## WHAT THE EXERCISE ASKS
Write out the material below again, switching "red folding chair" to "blue folding chair" and leaving everything else unchanged.

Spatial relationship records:

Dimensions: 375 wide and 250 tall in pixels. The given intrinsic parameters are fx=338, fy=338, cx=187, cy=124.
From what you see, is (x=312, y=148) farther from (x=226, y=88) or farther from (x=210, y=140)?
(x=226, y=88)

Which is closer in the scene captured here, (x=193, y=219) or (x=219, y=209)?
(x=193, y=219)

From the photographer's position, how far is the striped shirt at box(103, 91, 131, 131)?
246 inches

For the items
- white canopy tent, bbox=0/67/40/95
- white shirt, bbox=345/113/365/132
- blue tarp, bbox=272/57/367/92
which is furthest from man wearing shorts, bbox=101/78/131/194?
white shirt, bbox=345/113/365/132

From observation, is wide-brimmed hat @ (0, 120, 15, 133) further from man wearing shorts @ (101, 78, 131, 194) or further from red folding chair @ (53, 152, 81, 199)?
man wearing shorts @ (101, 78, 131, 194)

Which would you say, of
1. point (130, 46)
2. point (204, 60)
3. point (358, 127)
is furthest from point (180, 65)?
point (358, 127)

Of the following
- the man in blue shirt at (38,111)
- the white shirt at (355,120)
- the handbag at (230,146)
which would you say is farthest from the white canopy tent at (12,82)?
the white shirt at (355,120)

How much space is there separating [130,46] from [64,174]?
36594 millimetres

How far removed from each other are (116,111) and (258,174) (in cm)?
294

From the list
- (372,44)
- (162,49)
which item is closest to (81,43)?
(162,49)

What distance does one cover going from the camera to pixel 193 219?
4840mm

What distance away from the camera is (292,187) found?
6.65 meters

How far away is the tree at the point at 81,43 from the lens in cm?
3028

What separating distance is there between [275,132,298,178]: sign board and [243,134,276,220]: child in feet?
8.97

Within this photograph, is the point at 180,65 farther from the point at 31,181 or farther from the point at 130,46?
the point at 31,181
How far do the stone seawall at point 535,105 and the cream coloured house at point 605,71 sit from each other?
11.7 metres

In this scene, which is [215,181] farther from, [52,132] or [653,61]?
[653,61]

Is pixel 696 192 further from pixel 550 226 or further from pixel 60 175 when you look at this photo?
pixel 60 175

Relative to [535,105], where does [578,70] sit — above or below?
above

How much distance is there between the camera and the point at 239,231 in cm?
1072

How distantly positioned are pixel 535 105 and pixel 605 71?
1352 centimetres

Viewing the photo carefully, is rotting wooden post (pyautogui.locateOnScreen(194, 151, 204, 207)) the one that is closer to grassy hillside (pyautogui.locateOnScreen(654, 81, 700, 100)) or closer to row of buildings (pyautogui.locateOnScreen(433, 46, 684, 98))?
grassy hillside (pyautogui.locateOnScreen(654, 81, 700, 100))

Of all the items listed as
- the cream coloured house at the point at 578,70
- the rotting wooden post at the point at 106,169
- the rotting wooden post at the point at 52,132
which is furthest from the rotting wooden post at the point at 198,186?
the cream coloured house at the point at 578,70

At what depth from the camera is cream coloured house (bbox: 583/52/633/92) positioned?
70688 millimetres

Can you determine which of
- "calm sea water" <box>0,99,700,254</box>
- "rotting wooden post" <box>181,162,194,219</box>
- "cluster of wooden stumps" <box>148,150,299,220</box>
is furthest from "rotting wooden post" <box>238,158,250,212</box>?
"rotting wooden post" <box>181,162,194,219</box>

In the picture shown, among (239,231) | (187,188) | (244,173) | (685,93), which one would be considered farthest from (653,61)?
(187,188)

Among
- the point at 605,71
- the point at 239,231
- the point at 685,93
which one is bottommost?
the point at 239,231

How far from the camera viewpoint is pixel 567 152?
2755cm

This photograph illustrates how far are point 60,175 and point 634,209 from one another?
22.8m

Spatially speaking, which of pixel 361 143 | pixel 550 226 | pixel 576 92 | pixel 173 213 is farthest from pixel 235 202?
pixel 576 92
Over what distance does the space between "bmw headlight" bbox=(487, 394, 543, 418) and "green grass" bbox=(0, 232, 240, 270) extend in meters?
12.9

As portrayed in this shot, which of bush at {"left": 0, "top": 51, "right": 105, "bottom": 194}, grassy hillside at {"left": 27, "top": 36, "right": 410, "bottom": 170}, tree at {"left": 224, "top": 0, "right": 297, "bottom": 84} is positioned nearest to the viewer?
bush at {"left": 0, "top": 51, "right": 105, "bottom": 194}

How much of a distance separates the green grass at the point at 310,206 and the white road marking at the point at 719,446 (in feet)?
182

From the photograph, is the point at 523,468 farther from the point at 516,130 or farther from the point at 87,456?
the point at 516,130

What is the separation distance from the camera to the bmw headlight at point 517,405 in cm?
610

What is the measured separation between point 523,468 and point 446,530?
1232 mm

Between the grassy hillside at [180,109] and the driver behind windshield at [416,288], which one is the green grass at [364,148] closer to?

## COMPLETED TASK
Dimensions: 375 wide and 250 tall in pixels. The given intrinsic parameters are fx=338, fy=338, cx=187, cy=124.
From what you see, is (x=312, y=148) farther from (x=226, y=88) or farther from (x=210, y=140)?
(x=226, y=88)

Which is closer in the scene captured here, (x=193, y=219) or (x=219, y=209)?
(x=193, y=219)

From the photographer's position, how far is the striped shirt at box(103, 91, 131, 131)?
246 inches

For the items
- white canopy tent, bbox=0/67/40/95
- white shirt, bbox=345/113/365/132
- blue tarp, bbox=272/57/367/92
which is furthest from man wearing shorts, bbox=101/78/131/194?
white shirt, bbox=345/113/365/132

From observation, is wide-brimmed hat @ (0, 120, 15, 133) further from man wearing shorts @ (101, 78, 131, 194) or further from blue folding chair @ (53, 152, 81, 199)?
man wearing shorts @ (101, 78, 131, 194)

Which would you say, of
1. point (130, 46)
2. point (204, 60)
3. point (358, 127)
is furthest from point (180, 65)?
point (358, 127)

Of the following
- the man in blue shirt at (38,111)
- the white shirt at (355,120)
- the handbag at (230,146)
which would you say is farthest from the white canopy tent at (12,82)?
the white shirt at (355,120)

How much space is there separating [130,46] from [64,174]?
36594 millimetres

How far removed from each other are (116,111) and (258,174) (in cm)?
294

From the list
- (372,44)
- (162,49)
which item is closest to (81,43)?
(162,49)

What distance does one cover going from the camera to pixel 193 219?
4840mm

What distance away from the camera is (292,187) found?
6.65 meters

How far away is the tree at the point at 81,43 from the lens in cm?
3028

What separating distance is there between [275,132,298,178]: sign board and [243,134,276,220]: child in feet?
8.97

Within this photograph, is the point at 180,65 farther from the point at 31,181 or farther from the point at 130,46?
the point at 31,181
How far do the stone seawall at point 535,105 and the cream coloured house at point 605,71 sit from each other?
11.7 metres

In this scene, which is [215,181] farther from, [52,132] or [653,61]?
[653,61]

Is pixel 696 192 further from pixel 550 226 or further from pixel 60 175 when you look at this photo?
pixel 60 175

Relative to [535,105], where does [578,70] sit — above or below?
above

How much distance is there between the camera and the point at 239,231 in cm?
1072

How distantly positioned are pixel 535 105 and pixel 605 71?
1352 centimetres

Viewing the photo carefully, is rotting wooden post (pyautogui.locateOnScreen(194, 151, 204, 207)) the one that is closer to grassy hillside (pyautogui.locateOnScreen(654, 81, 700, 100)) or closer to row of buildings (pyautogui.locateOnScreen(433, 46, 684, 98))?
grassy hillside (pyautogui.locateOnScreen(654, 81, 700, 100))

Of all the items listed as
- the cream coloured house at the point at 578,70
- the rotting wooden post at the point at 106,169
- the rotting wooden post at the point at 52,132
which is furthest from the rotting wooden post at the point at 198,186?
the cream coloured house at the point at 578,70

At what depth from the camera is cream coloured house (bbox: 583/52/633/92) positioned?
70688 millimetres

Can you determine which of
- "calm sea water" <box>0,99,700,254</box>
- "rotting wooden post" <box>181,162,194,219</box>
- "cluster of wooden stumps" <box>148,150,299,220</box>
is furthest from "rotting wooden post" <box>238,158,250,212</box>?
"rotting wooden post" <box>181,162,194,219</box>

In the picture shown, among (239,231) | (187,188) | (244,173) | (685,93), which one would be considered farthest from (653,61)?
(187,188)

Among
- the point at 605,71
- the point at 239,231
- the point at 685,93
which one is bottommost?
the point at 239,231

How far from the camera viewpoint is pixel 567 152?
2755cm

This photograph illustrates how far are point 60,175 and point 634,209 from one another?
22.8m

Spatially speaking, which of pixel 361 143 | pixel 550 226 | pixel 576 92 | pixel 173 213 is farthest from pixel 235 202?
pixel 576 92
Over what distance does the space between "bmw headlight" bbox=(487, 394, 543, 418) and "green grass" bbox=(0, 232, 240, 270) extend in meters?
12.9

As portrayed in this shot, which of bush at {"left": 0, "top": 51, "right": 105, "bottom": 194}, grassy hillside at {"left": 27, "top": 36, "right": 410, "bottom": 170}, tree at {"left": 224, "top": 0, "right": 297, "bottom": 84} is positioned nearest to the viewer?
bush at {"left": 0, "top": 51, "right": 105, "bottom": 194}

How much of a distance separates the green grass at the point at 310,206 and the white road marking at the point at 719,446 (in feet)?
182

From the photograph, is the point at 523,468 farther from the point at 516,130 or farther from the point at 87,456?
the point at 516,130

What is the separation distance from the camera to the bmw headlight at point 517,405 in cm?
610

What is the measured separation between point 523,468 and point 446,530?
1232 mm

Between the grassy hillside at [180,109] and the driver behind windshield at [416,288], which one is the green grass at [364,148] closer to?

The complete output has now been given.